SURABAYA, iNewsSurabaya.id - Serikat Buruh FSP Kahutindo melayangkan gugatan terhadap Keputusan Gubernur Jawa Timur No: 100.3.3.1/775/KPTS/013/2024 terkait Upah Minimum Kabupaten/Kota (UMK) tahun 2025. Gugatan ini diajukan pada Senin (30/12/2024) di Pengadilan Tata Usaha Negara (PTUN) Surabaya.
Andika Hendrawanto, kuasa hukum FSP Kahutindo, mengungkapkan kekecewaannya terhadap keputusan tersebut. Menurutnya, kenaikan UMK di beberapa wilayah strategis seperti Surabaya, Mojokerto, Sidoarjo, Gresik, Kota Malang, dan Kabupaten Malang hanya sebesar 5 persen, jauh dari angka yang ditetapkan dalam Peraturan Menteri Ketenagakerjaan Nomor 16 Tahun 2024, yaitu 6,5 persen.

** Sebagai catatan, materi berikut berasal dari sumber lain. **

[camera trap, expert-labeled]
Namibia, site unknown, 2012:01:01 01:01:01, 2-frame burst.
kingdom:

“Permenaker Nomor 16 sangat jelas menyebutkan kenaikan sebesar 6,5 persen. Anehnya, hanya Jawa Timur yang menetapkan kenaikan di bawah angka itu. Di wilayah lain, semuanya patuh dengan 6,5 persen,” ujar Andika di Surabaya, Selasa (31/12/2024).
Keputusan gubernur ini menetapkan UMK Kota Surabaya menjadi Rp 4.961.753, Kabupaten Gresik Rp 4.874.133, Kabupaten Sidoarjo Rp 4.870.511, dan Kabupaten Pasuruan Rp 4.866.890. Kabupaten Mojokerto hanya mencapai Rp 4.856.026, sementara Kabupaten Malang Rp 3.553.530, dan Kota Malang Rp 3.507.693.

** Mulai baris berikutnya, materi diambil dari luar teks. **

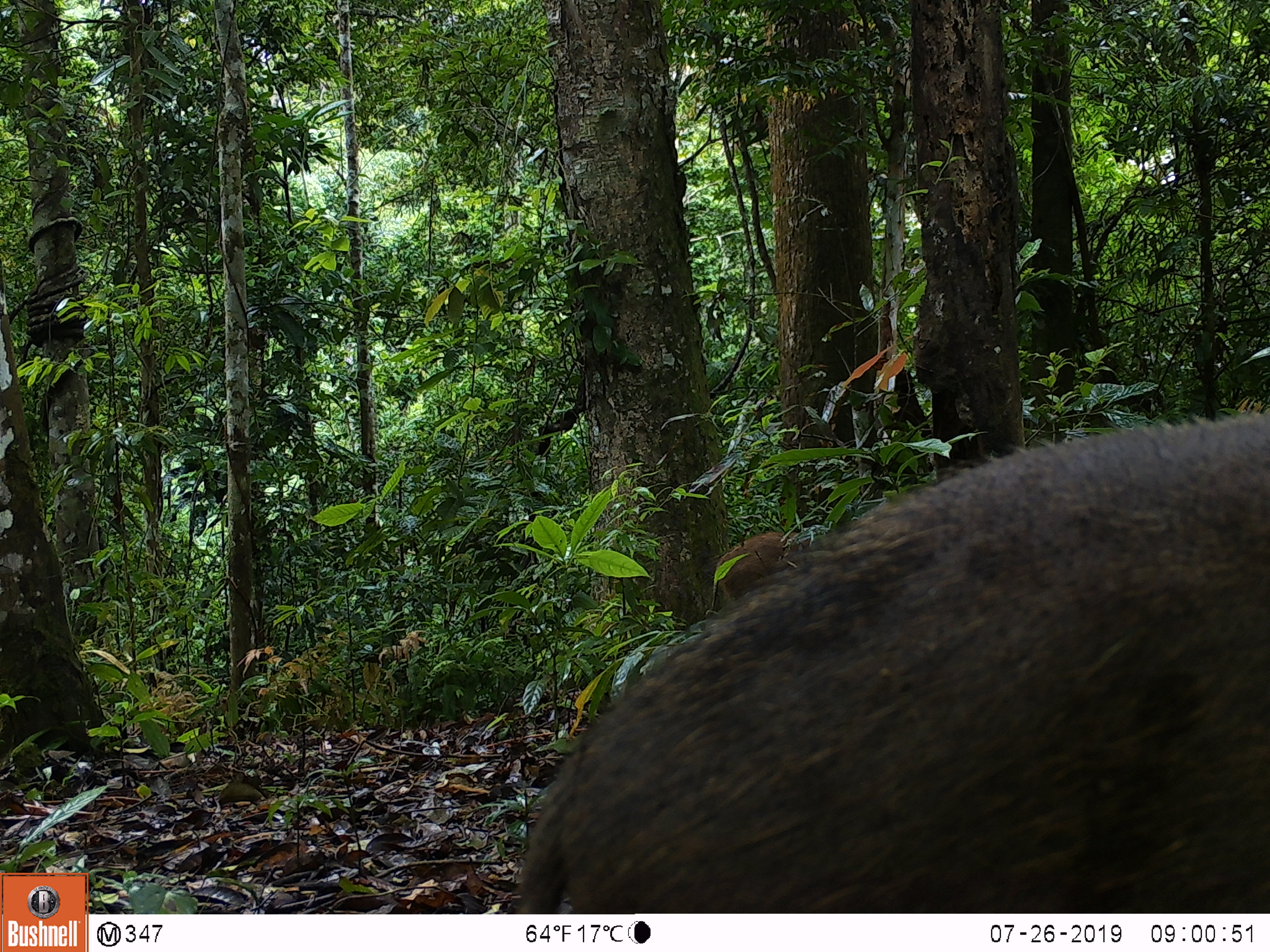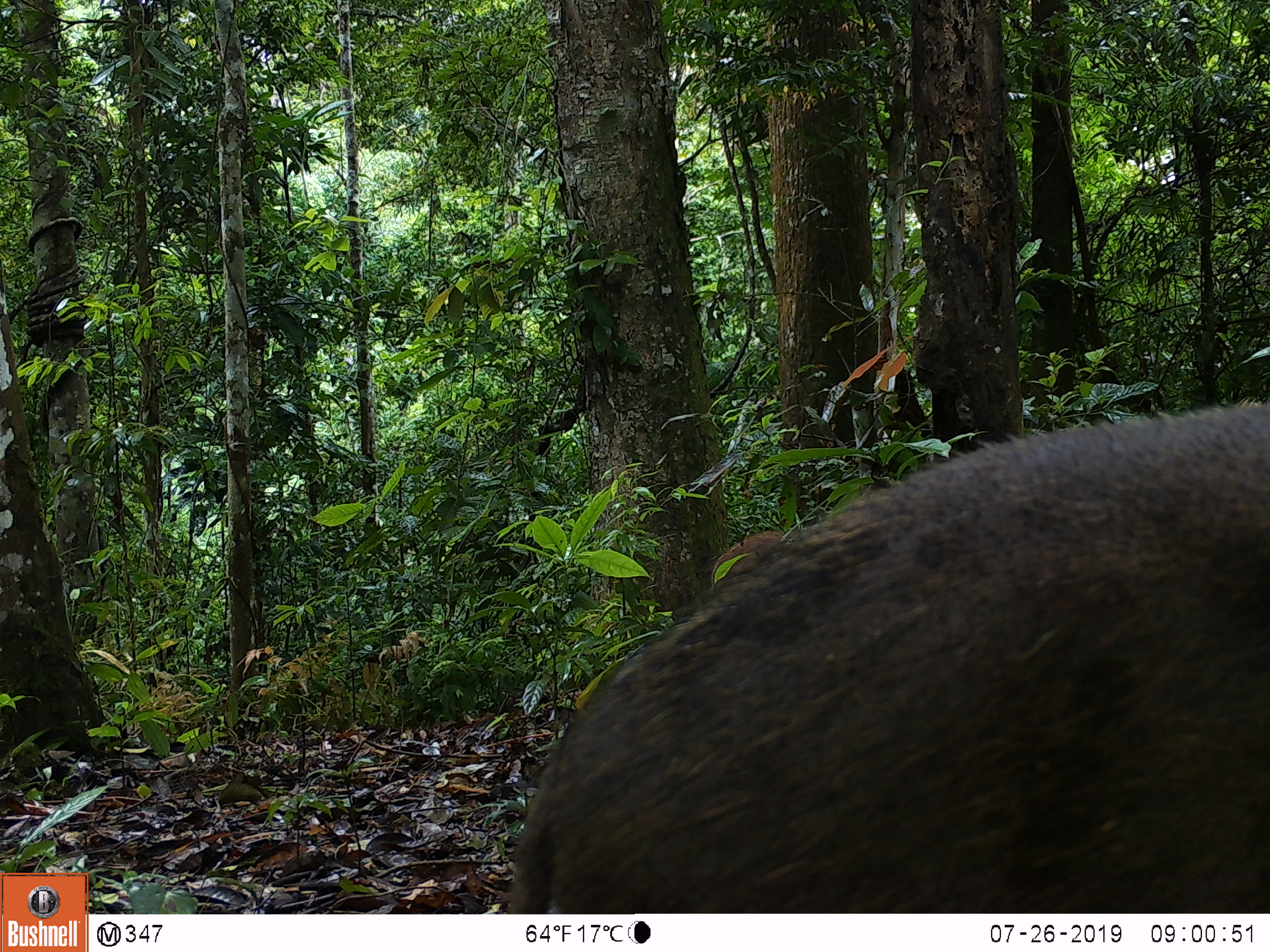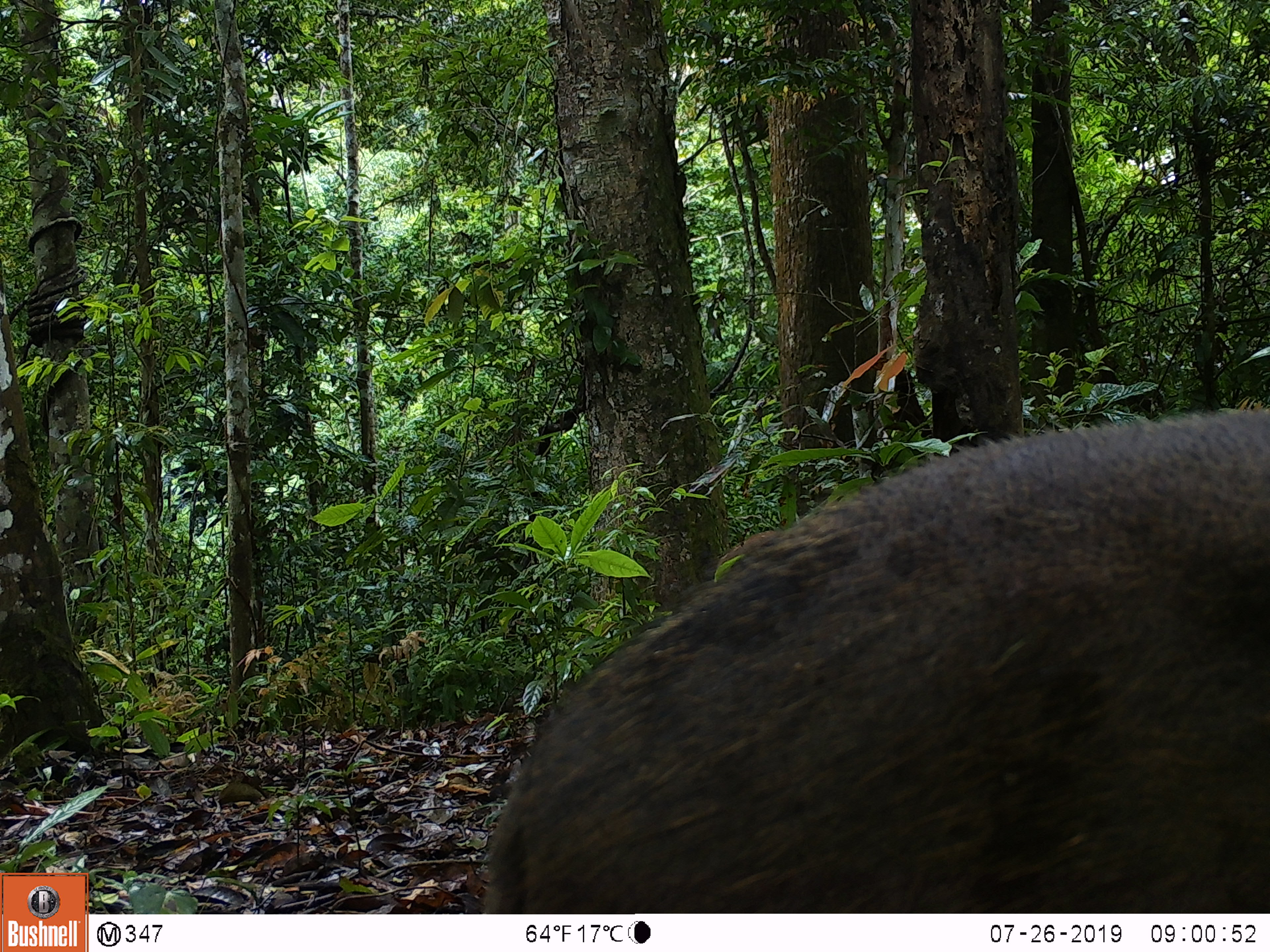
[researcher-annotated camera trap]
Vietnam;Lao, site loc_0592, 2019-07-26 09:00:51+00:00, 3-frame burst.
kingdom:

Jika dibandingkan dengan UMK tahun sebelumnya, kenaikan ini terlihat minim. UMK Kota Surabaya misalnya, hanya naik dari Rp 4.725.479 menjadi Rp 4.961.753—sekitar 5 persen. Hanya Kota Malang yang mencapai kenaikan 6 persen.
“Usulan dari serikat pekerja dan rekomendasi bupati maupun wali kota sudah jelas, yaitu 6,5 persen. Namun tiba-tiba Pj Gubernur menetapkan hanya 5 persen. Pertanyaannya, 1,5 persen itu ke mana?” tegas Andika.

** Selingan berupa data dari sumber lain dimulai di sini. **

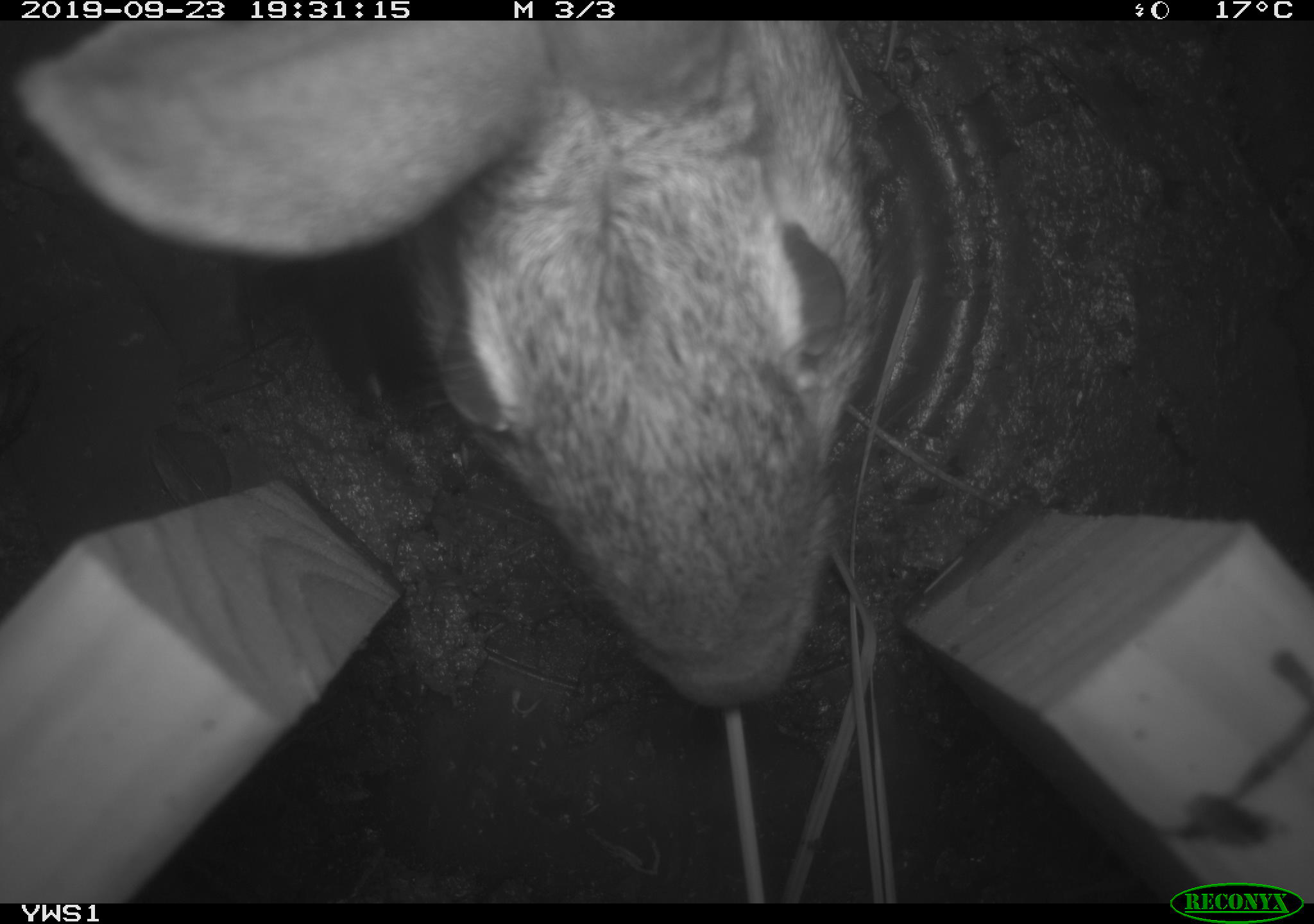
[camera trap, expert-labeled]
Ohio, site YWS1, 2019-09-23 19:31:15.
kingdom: Animalia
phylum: Chordata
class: Mammalia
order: Lagomorpha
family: Leporidae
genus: Sylvilagus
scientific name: Sylvilagus floridanus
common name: eastern cottontail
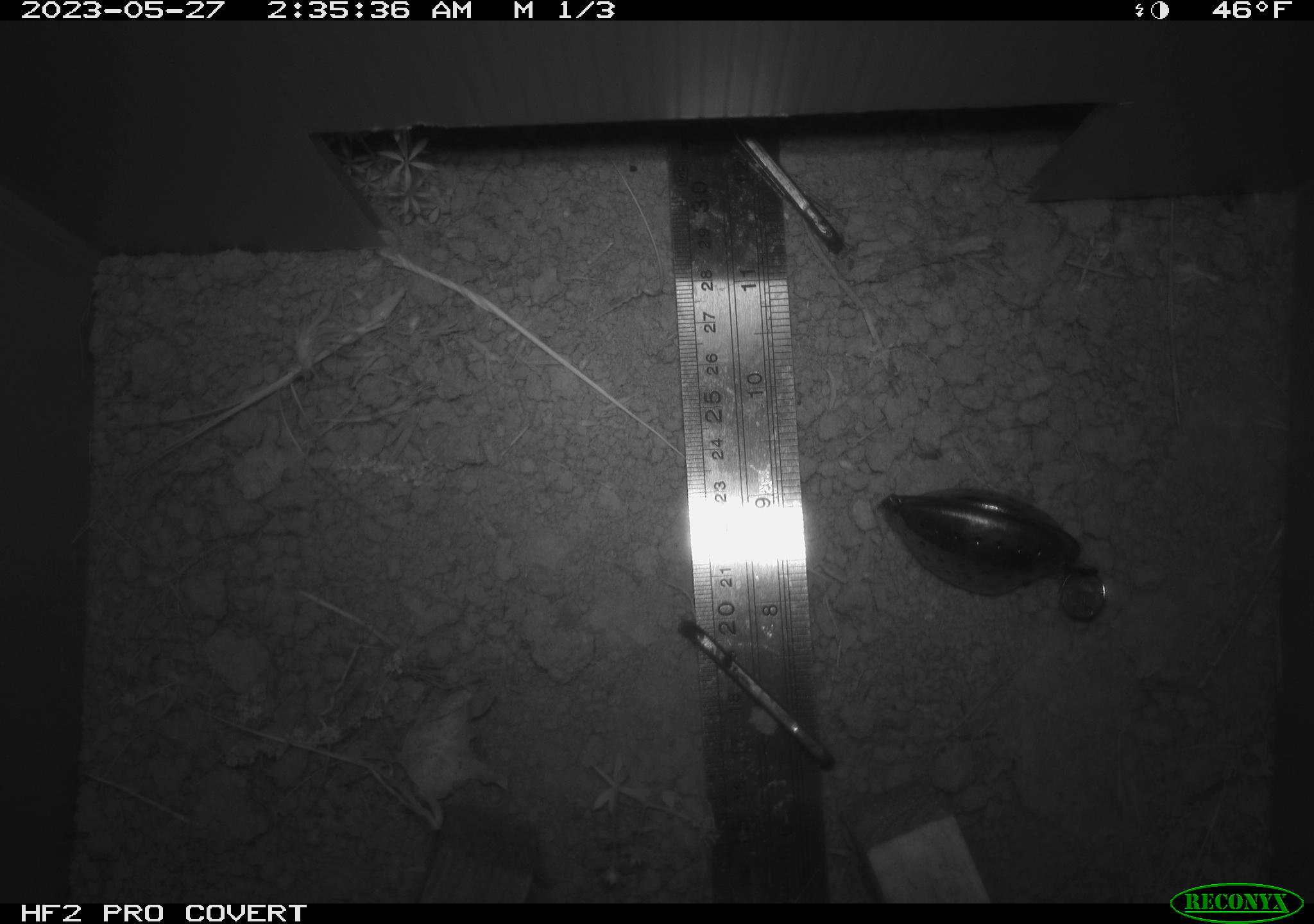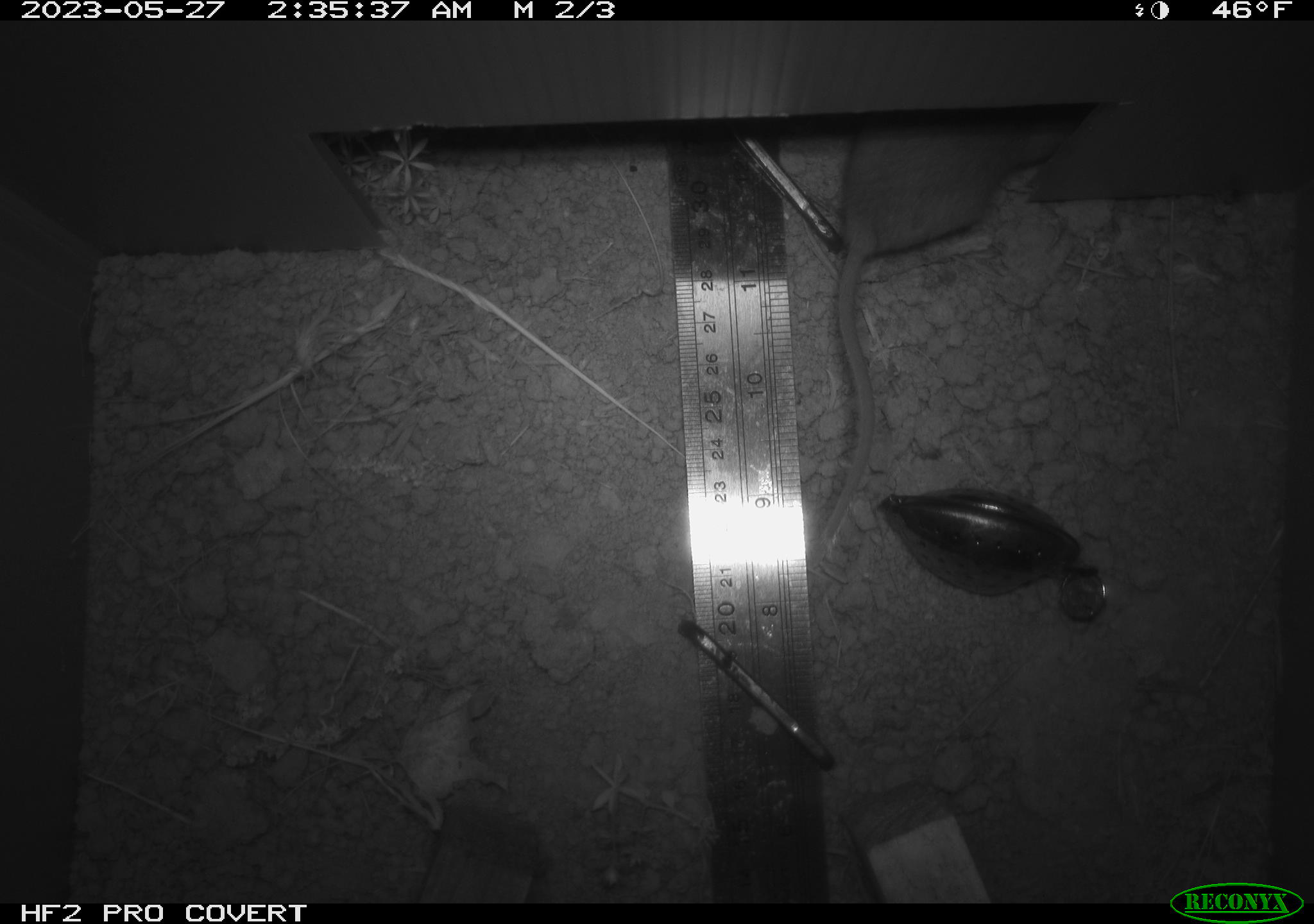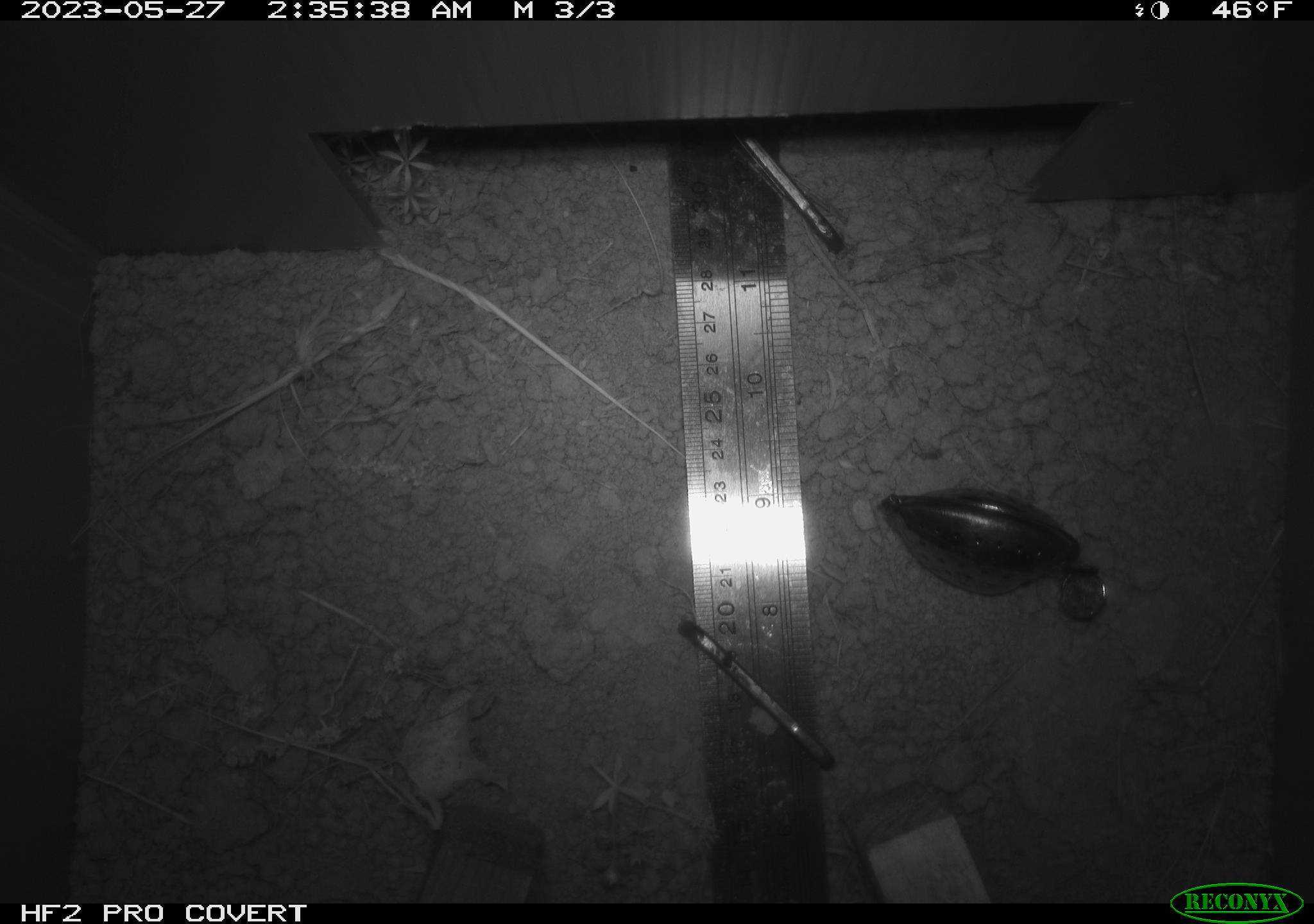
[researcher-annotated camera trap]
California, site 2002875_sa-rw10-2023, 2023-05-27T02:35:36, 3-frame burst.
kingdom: Animalia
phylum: Chordata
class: Mammalia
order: Rodentia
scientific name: Rodentia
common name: mouse species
Mouse species (Rodentia).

Pj Gubernur Jawa Timur berdalih menggunakan diskresi untuk mencegah disparitas antara daerah ring 1 dan wilayah lain. Sebagai contoh, beberapa daerah di luar ring 1 seperti Madiun mendapat kenaikan hingga 7 persen. Namun, Andika menilai alasan tersebut tidak masuk akal.
“Diskresi ini seperti mengorbankan ring 1 demi daerah lain. Padahal, kontribusi ekonomi terbesar justru berasal dari wilayah ring 1. Diskresi ini nyata-nyata melanggar aturan. Pasal 5 ayat 2 sudah jelas, kenaikan UMK adalah 6,5 persen,” kritiknya.
Atas keputusan ini, Andika bersama puluhan buruh FSP Kahutindo resmi mendaftarkan gugatan ke PTUN Surabaya. Mereka berharap gugatan ini dapat membatalkan SK Gubernur tersebut dan mengembalikan kenaikan UMK sesuai aturan.
“Perintah presiden jelas, perintah menteri juga jelas. Tapi kenapa Pj Gubernur berani mengambil keputusan yang bertentangan? Kami ingin mengetahui siapa yang bertanggung jawab atas keputusan yang merugikan buruh ini,” tegas Andika.
Puluhan buruh yang tergabung dalam Kahutindo terus menyuarakan perjuangan mereka. “Ini bukan hanya soal angka, tapi soal hak yang dirampas di depan mata. Kami akan terus berjuang hingga keadilan ditegakkan,” pungkas Andika.
Gugatan ini menjadi penanda bahwa perjuangan buruh di Jawa Timur masih jauh dari kata selesai. Keputusan ini diharapkan menjadi perhatian, baik bagi pemerintah daerah maupun pusat, agar hak-hak buruh tetap terjamin.